(Problem 1):
In the review of Flint Kill Creek below, what year was Joyce Carol Oates born?
(Problem 2):
Pick up the review of Flint Kill Creek below after its final sentence and keep writing it.

(Passage provided):

------------

Amid all the current events and weather-related entries of late, here is a quick mini-review of Flint Kill Creek: Stories of Mystery and Suspense. I have recently worked my way through the stories in this volume by the extremely prolific Joyce Carol Oates.
Speaking of Oates: she was born almost exactly 30 years before me, in the summer of 1938. Oates will turn 87 this year, and she continues to write and publish. This is a testament to both a sharp mind and a solid work ethic. Her style has not deteriorated, nor even changed much in recent decades. Her latest books are very similar to the ones she published years ago.
Flint Kill Creek, as the full name of the book implies, is a collection of dark tales. Many of these stories involve a crime, but not all of them do.
These stories are what JCO does best: explorations of the dark corners of the human mind and its motivations. These stories often have surprise twists. Oh…I didn’t see that coming.

------------

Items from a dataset

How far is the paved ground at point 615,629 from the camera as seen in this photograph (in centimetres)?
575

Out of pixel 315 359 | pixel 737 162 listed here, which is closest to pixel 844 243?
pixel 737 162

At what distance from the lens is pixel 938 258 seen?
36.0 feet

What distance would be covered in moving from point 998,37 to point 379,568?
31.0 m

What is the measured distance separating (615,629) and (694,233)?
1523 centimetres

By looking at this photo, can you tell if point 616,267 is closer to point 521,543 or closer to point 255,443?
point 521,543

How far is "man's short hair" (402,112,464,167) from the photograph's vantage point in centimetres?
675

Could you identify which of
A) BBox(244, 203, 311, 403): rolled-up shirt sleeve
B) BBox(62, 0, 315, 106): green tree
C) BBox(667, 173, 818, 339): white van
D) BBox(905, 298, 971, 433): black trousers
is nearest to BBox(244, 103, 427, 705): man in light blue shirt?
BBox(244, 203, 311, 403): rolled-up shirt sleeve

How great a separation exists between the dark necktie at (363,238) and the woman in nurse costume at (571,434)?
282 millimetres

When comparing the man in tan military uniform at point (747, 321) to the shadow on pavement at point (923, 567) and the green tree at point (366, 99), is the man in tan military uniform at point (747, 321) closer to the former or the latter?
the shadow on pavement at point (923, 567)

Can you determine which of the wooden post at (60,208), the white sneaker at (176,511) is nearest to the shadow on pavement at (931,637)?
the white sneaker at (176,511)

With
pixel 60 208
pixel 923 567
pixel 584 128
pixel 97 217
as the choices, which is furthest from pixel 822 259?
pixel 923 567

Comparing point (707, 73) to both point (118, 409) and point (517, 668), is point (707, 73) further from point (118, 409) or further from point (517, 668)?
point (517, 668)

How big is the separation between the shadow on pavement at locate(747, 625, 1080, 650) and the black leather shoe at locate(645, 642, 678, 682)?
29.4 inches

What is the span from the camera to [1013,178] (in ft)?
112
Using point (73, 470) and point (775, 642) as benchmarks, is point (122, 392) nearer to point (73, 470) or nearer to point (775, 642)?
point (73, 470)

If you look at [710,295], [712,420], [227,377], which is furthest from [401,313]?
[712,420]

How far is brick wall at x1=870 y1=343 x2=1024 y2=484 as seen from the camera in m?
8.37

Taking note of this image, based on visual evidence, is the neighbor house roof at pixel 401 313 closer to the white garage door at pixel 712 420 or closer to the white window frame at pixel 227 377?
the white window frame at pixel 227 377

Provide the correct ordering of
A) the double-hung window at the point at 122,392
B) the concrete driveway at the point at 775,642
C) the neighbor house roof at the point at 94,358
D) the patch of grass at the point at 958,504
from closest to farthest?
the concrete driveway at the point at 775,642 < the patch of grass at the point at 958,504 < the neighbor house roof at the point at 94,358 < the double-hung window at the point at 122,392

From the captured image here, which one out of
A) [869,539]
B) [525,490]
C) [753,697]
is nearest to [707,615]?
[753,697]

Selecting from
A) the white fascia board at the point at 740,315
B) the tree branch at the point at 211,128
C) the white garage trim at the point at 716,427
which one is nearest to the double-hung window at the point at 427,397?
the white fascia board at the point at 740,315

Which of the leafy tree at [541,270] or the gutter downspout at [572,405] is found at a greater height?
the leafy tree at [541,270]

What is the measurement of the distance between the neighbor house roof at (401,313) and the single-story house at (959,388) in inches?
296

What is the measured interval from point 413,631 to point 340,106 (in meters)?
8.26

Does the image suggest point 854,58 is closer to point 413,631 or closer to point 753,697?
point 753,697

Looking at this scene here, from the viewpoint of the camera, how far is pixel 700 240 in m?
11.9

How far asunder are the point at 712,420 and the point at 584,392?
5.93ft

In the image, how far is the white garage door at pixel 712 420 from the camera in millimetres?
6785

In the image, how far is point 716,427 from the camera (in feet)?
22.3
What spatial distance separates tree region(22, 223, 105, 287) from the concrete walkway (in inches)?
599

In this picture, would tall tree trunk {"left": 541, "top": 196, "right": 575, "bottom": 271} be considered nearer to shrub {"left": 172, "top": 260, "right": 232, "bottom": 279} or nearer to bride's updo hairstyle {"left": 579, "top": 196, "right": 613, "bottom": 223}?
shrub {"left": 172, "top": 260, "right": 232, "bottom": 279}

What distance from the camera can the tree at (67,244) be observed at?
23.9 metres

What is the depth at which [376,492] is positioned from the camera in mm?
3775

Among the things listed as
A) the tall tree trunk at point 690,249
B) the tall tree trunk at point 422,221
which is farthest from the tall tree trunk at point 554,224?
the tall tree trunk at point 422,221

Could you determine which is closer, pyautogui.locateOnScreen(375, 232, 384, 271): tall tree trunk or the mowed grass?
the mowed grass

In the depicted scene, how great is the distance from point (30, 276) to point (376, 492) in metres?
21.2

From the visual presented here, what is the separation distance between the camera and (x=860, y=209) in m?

------------

(Written answer 1):
1938

(Written answer 2):
Joyce Carol Oates is known as a writer of literary fiction. This means, among other things, that her work sometimes requires some effort to get through. And so it is with Flint Kill Creek. Some of these stories are quite accessible and fast-paced. (I particularly liked the opening, titular story.) Others are slower and more abstruse.
As is always the problem (for this reader, anyway) where JCO is concerned: few of her characters, even the innocent ones cast in victim roles, are very likable. I often find that in a JCO story, I have no one to root for.
If you already like Joyce Carol Oates’s work, you’ll like Flint Kill Creek. If you don’t like her style, this book will do nothing to change your mind.
As for me: I have always been somewhere in the middle regarding Joyce Carol Oates’s fiction. I most always admire her work; but I enjoy it to varying degrees.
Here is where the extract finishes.